Sendo de realçar, aliás, que esse modo de actuação apresenta alguma especificidade de elaboração, denotando a ligação do arguido a "mandante" que certamente não é um qualquer principiante.
Há que considerar, ainda, a elevada quantidade - quase 8 Kgs. líquidos - e a natureza do produto transportado pelo arguido, cocaína, droga da maior toxidade.
Contra o arguido, também, o dolo directo com que agiu, que é intenso.
Por outro lado, atenderemos à situação sócio-económica do arguido no seu país - a nível pessoal apresenta-se relativamente inserido socialmente, podendo r afirmar-se que é de condição económica relativamente modesta -, não esquecendo que confessou a totalidade dos factos descritos na acusação, assumindo inteiramente a sua conduta, demonstrando com isso alguma interiorização do seu desvalor, no caso bem elevado.
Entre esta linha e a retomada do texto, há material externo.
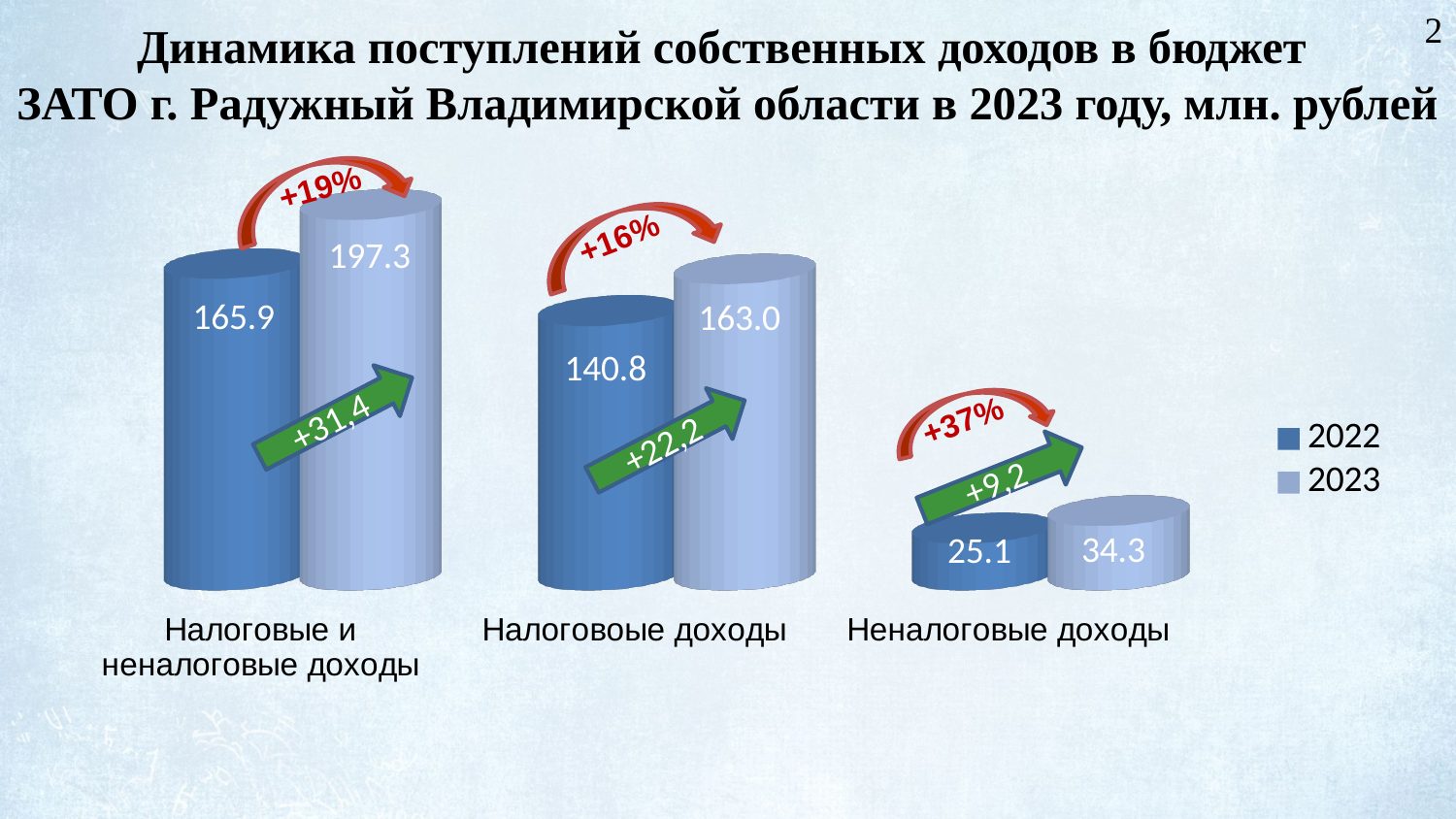
What kind of chart is shown on the slide? Bar chart What is the value for 2023 in the category "Неналоговые доходы"? 34.3 Which category has the highest value for 2023? Налоговые и неналоговые доходы Which is larger: the 2022 value for "Налоговые доходы" or the 2023 value for "Неналоговые доходы"? 2022 value for Налоговые доходы What is the value for 2022 in the category "Налоговые доходы"? 140.8 How many series does the legend list? 2 What is the difference between the 2023 and 2022 values for "Налоговые доходы"? 22.2 Which category has the lowest value for 2022? Неналоговые доходы What is the value for 2022 in the category "Неналоговые доходы"? 25.1 How many categories are shown on the x axis? 3 What is the value for 2023 in the category "Налоговые и неналоговые доходы"? 197.3 What percentage growth is annotated above the "Неналоговые доходы" category? +37%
De todo o modo, tal confissão não pode ser excessivamente valorada, dada a evidência com que foi detectado com o produto estupefaciente, numa situação de flagrante delito.
Há que atender, também, aos antecedentes criminais do arguido no seu país de origem, e ao arrependimento demonstrado.
Finalmente, não podemos deixar de ponderar a forte necessidade de prevenção geral sentida, atento o crescente aumento de crimes de tráfico de estupefacientes em Portugal, considerado placa giratória na disseminação pela Europa (basta atentar nas dezenas de casos idênticos a este que anualmente chegam a este Tribunal, e aqui são julgados, oriundos dos Serviços da Alfândega do Aeroporto Francisco Sá Carneiro, respeitantes aos chamados "correios de droga", que a troco de quantias monetárias actuam como elos de ligação entre os verdadeiros "donos" deste fabuloso negócio e os revendedores que igualmente procuram o lucro fácil através da sua intervenção no circuito da comercialização, tudo à custa, evidentemente, dos consumidores finais), e bem assim as exigências de prevenção especial, que são normais.
Por tudo o exposto, temos por inteiramente proporcional, adequada e justa a pena concreta de 6 (seis) anos e 3 (três) meses de prisão.